## Passage shown
Earlier this year, CMS launched the Part D Senior Savings Model, which will allow Medicare beneficiaries to choose a plan that provides access to a broad set of insulins at a maximum $35 copay for a month’s supply. Starting January 1, 2021, beneficiaries who select these plans will save, on average, $446 per year, or 66 percent, on their out-of-pocket costs for insulin. Beneficiaries will be able to choose from more than 1,600 participating standalone Medicare Part D prescription drug plans and Medicare Advantage plans with prescription drug coverage, all across the country this open enrollment period, which runs from October 15 through December 7. And because the majority of participating Medicare Advantage plans with prescription drug coverage do not charge a Part D premium, beneficiaries who enroll in those plans will save on insulin and not pay any extra premiums.

In January 2020, CMS, through the Part D Payment Modernization Model, offered an innovative new opportunity for Part D plan sponsors to lower costs for beneficiaries, while improving care quality. Under this model, Part D sponsors can better manage prescription drug costs through all phases of the Part D benefit, including the catastrophic phase. Through the use of better tools and program flexibilities, sponsors are better able to negotiate on high cost drugs and design plans that increase access and lower out-of-pocket costs for beneficiaries. For CY 2021, there will be nine plan options in Utah, New Mexico, Idaho and Pennsylvania that participate in this model.

In Medicare Part D, beneficiaries choose the prescription drug plan that best meets their needs, and plans have to improve quality and lower costs to attract beneficiaries. This competitive dynamic sets up clear incentives that drive towards value. CMS has taken steps to modernize the Part D program by providing beneficiaries the opportunity to choose among plans with greater negotiating tools that have been developed in the private market and by providing patients with more transparency on drug prices. Improvements to the Medicare Part D program that CMS has made to date include:

  • Beginning in 2021, providing more information on out-of-pocket costs for prescription drugs to beneficiaries by requiring Part D plans to provide a real time benefit tool to clinicians with information that they can discuss with patients on out-of-pocket drug costs at the time a prescription is written
  • Implementing Part D legislation signed by President Trump to prohibit “gag clauses,” which keep pharmacists from telling patients about lower-cost ways to obtain prescription drugs
  • Beginning in 2021, requiring the Explanation of Benefits document that Part D beneficiaries receive each month to include information on drug price increases and lower-cost therapeutic alternatives
  • Providing beneficiaries with more drug choices and empowering beneficiaries to select a plan that meets their needs by allowing plans to cover different prescription drugs for different indications, an approach used in the private sector
  • Reducing the maximum amount that low-income beneficiaries pay for certain innovative medicines known as “biosimilars,” which will lower the out-of-pocket cost of these innovative medicines for these beneficiaries
  • Empowering Medicare Advantage to negotiate lower costs for physician-administered prescription drugs for seniors for the first time, as well allowing Part D plans to substitute certain generic drugs on plan formularies more quickly during the year, so beneficiaries immediately have access to the generic, which typically has lower cost sharing than the brand
  • Increasing competition among plans by removing the requirement that certain Part D plans have to “meaningfully differ” from each other, making more plan options available for beneficiaries

For More Information:

  • Part D Senior Savings Model webpage
  • Ratebooks & Supporting Data webpage: View the 2021 Part D base beneficiary premium, the Part D national average monthly bid amount, the Part D regional low-income premium subsidy amounts, the de minimis amount, the Medicare Advantage employer group waiver plan regional payment rates, and the Medicare Advantage regional PPO benchmarks

July 30, 2020

On July 30, CMS and the Centers for Disease Control and Prevention (CDC) are announcing that payment is available to physicians and health care providers to counsel patients, at the time of Coronavirus Disease 2019 (COVID-19) testing, about the importance of self-isolation after they are tested and prior to the onset of symptoms.

## Information provided
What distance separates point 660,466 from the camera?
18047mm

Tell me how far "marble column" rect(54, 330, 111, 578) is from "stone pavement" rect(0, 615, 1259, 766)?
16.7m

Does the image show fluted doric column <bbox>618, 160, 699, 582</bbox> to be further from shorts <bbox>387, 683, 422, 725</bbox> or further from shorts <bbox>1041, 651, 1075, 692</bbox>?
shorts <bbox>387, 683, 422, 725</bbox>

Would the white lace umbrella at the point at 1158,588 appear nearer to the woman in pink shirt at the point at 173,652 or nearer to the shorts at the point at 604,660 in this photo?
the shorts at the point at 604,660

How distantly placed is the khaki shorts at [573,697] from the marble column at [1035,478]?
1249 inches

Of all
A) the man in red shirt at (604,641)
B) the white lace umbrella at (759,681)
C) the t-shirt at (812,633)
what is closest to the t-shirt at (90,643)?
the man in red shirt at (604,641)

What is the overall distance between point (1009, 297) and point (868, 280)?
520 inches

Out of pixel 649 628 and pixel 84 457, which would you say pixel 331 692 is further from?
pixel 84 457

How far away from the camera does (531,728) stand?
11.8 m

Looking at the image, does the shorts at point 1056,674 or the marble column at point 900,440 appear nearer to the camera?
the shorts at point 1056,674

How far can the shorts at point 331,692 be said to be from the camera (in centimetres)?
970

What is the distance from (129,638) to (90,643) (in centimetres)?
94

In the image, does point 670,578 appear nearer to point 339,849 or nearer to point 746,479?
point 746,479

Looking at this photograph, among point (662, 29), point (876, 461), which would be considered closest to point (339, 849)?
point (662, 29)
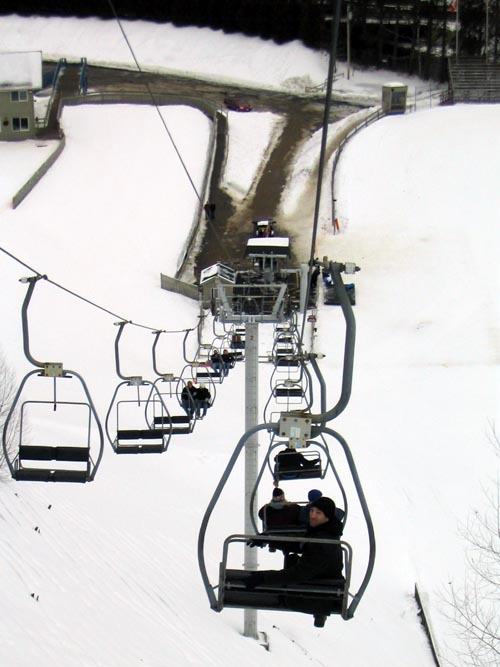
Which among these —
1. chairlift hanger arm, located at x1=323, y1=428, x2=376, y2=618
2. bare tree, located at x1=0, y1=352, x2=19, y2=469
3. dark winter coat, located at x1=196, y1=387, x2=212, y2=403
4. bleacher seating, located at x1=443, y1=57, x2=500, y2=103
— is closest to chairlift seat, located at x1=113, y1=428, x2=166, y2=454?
chairlift hanger arm, located at x1=323, y1=428, x2=376, y2=618

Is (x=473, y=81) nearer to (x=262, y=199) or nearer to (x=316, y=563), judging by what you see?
(x=262, y=199)

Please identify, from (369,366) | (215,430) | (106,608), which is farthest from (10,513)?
(369,366)

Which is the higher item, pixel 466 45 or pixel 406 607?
pixel 466 45

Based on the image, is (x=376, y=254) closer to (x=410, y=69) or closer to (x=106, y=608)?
(x=106, y=608)

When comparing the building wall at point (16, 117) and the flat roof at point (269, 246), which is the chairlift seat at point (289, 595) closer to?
the flat roof at point (269, 246)

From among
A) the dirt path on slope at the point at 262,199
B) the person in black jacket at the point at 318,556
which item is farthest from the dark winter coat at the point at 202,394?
the dirt path on slope at the point at 262,199

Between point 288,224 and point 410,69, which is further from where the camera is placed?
point 410,69

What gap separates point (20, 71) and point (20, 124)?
3.48 metres

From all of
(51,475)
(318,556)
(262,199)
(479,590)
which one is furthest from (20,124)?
(318,556)

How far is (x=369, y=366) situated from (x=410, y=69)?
39.7 m

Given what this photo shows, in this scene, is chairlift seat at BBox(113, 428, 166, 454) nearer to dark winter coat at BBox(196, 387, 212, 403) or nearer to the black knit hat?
the black knit hat

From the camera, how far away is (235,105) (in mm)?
58219

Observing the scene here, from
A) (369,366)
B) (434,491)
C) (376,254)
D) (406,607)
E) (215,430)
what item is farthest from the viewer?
(376,254)

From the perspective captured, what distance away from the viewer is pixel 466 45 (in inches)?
2680
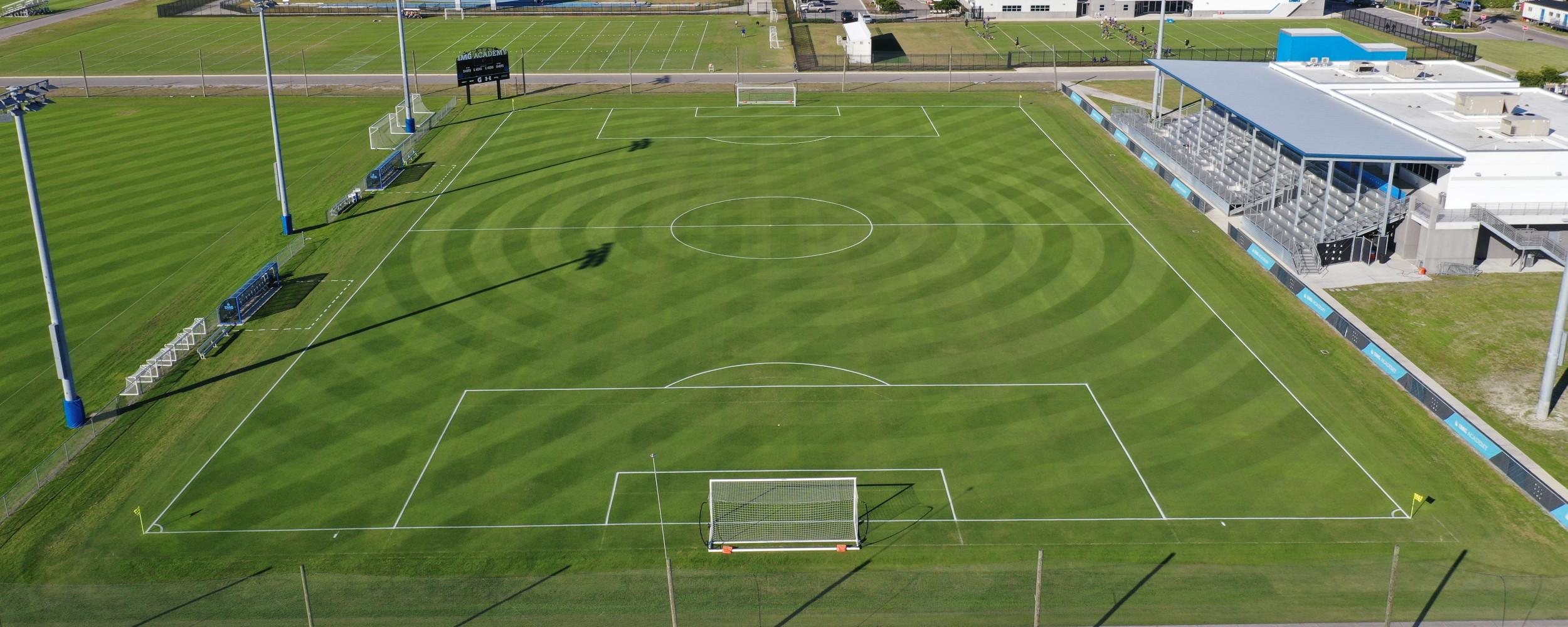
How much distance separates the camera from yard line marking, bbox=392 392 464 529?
40.5m

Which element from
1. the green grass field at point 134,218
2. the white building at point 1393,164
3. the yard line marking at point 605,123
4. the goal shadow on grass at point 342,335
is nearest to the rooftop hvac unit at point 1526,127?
the white building at point 1393,164

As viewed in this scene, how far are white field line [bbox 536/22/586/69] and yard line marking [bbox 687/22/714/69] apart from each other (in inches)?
470

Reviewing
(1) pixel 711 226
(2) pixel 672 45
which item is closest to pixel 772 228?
(1) pixel 711 226

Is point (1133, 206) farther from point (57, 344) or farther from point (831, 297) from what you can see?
point (57, 344)

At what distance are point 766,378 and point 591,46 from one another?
91236mm

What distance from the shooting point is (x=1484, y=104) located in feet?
222

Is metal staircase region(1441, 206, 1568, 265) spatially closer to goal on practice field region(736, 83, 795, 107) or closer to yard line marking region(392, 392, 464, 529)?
yard line marking region(392, 392, 464, 529)

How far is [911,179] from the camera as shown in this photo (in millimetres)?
78312

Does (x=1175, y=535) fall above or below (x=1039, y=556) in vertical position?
below

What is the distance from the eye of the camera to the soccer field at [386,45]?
121 meters

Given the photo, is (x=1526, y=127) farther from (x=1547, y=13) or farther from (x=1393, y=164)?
(x=1547, y=13)

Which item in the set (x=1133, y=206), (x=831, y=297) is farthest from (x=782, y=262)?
(x=1133, y=206)

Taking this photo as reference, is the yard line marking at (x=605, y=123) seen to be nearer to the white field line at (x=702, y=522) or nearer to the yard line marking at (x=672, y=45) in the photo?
the yard line marking at (x=672, y=45)

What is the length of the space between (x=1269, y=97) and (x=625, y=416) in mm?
47920
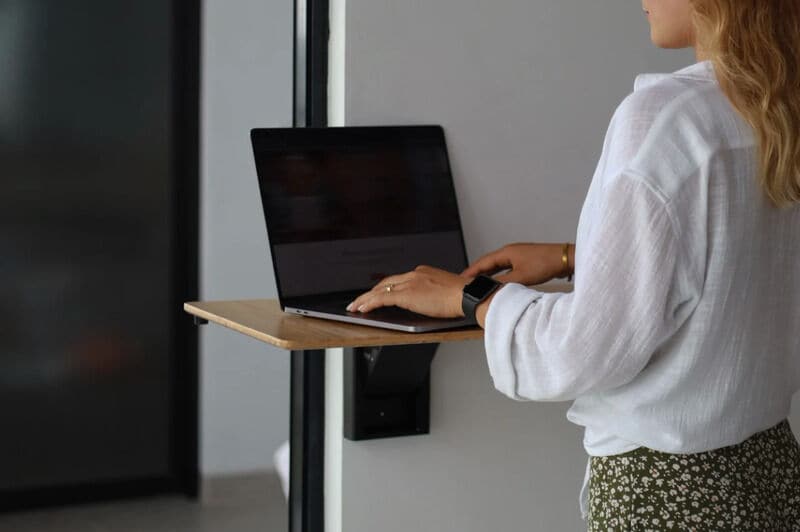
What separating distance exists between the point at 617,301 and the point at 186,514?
1.04m

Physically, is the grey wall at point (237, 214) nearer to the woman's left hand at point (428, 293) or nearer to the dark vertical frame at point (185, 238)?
the dark vertical frame at point (185, 238)

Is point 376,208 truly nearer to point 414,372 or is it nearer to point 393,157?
point 393,157

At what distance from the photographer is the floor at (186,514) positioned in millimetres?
1719

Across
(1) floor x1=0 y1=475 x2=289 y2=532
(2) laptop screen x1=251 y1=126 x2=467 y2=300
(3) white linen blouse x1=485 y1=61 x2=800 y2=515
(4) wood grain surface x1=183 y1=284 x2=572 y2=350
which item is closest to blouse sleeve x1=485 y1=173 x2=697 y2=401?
(3) white linen blouse x1=485 y1=61 x2=800 y2=515

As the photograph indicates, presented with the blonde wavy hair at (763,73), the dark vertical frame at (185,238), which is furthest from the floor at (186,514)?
the blonde wavy hair at (763,73)

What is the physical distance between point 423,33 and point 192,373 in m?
0.67

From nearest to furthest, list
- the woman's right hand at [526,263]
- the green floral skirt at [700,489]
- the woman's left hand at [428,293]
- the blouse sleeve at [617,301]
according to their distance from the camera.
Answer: the blouse sleeve at [617,301], the green floral skirt at [700,489], the woman's left hand at [428,293], the woman's right hand at [526,263]

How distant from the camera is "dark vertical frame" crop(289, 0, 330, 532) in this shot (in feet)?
5.82

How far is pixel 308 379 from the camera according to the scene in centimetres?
183

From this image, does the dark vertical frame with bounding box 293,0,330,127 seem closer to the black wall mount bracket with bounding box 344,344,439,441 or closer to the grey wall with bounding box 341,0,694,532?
the grey wall with bounding box 341,0,694,532

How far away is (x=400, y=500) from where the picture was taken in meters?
1.83

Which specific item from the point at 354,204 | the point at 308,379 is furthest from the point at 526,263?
the point at 308,379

## Check your understanding
a. Using the Medicare Part D passage, answer these questions:
(i) What is the maximum copay for a month’s supply of insulin under the Part D Senior Savings Model?
(ii) In which states will plan options participate in the Part D Payment Modernization Model for CY 2021?
(iii) Which two agencies are making the July 30 announcement?
b. In the Medicare Part D passage, edit everything from "Earlier this year, CMS" down to "any extra premiums.", replacing "open enrollment period" with "annual enrollment window".
c. For each statement, say whether it agrees with the Medicare Part D passage:
(i) This open enrollment period ends on December 7.
(ii) CMS offered the Part D Payment Modernization Model in January 2021.
(iii) Beneficiaries who select Senior Savings Model plans will save, on average, 66 percent on their out-of-pocket costs for insulin.

## Task answers
a.
(i) $35
(ii) Utah, New Mexico, Idaho and Pennsylvania
(iii) CMS and the Centers for Disease Control and Prevention (CDC)

b.
Earlier this year, CMS launched the Part D Senior Savings Model, which will allow Medicare beneficiaries to choose a plan that provides access to a broad set of insulins at a maximum $35 copay for a month’s supply. Starting January 1, 2021, beneficiaries who select these plans will save, on average, $446 per year, or 66 percent, on their out-of-pocket costs for insulin. Beneficiaries will be able to choose from more than 1,600 participating standalone Medicare Part D prescription drug plans and Medicare Advantage plans with prescription drug coverage, all across the country this annual enrollment window, which runs from October 15 through December 7. And because the majority of participating Medicare Advantage plans with prescription drug coverage do not charge a Part D premium, beneficiaries who enroll in those plans will save on insulin and not pay any extra premiums.

c.
(i) Yes: "which runs from October 15 through December 7"
(ii) No: "In January 2020, CMS, through the Part D Payment Modernization Model, offered an innovative new opportunity"
(iii) Yes: "will save, on average, $446 per year, or 66 percent, on their out-of-pocket costs for insulin"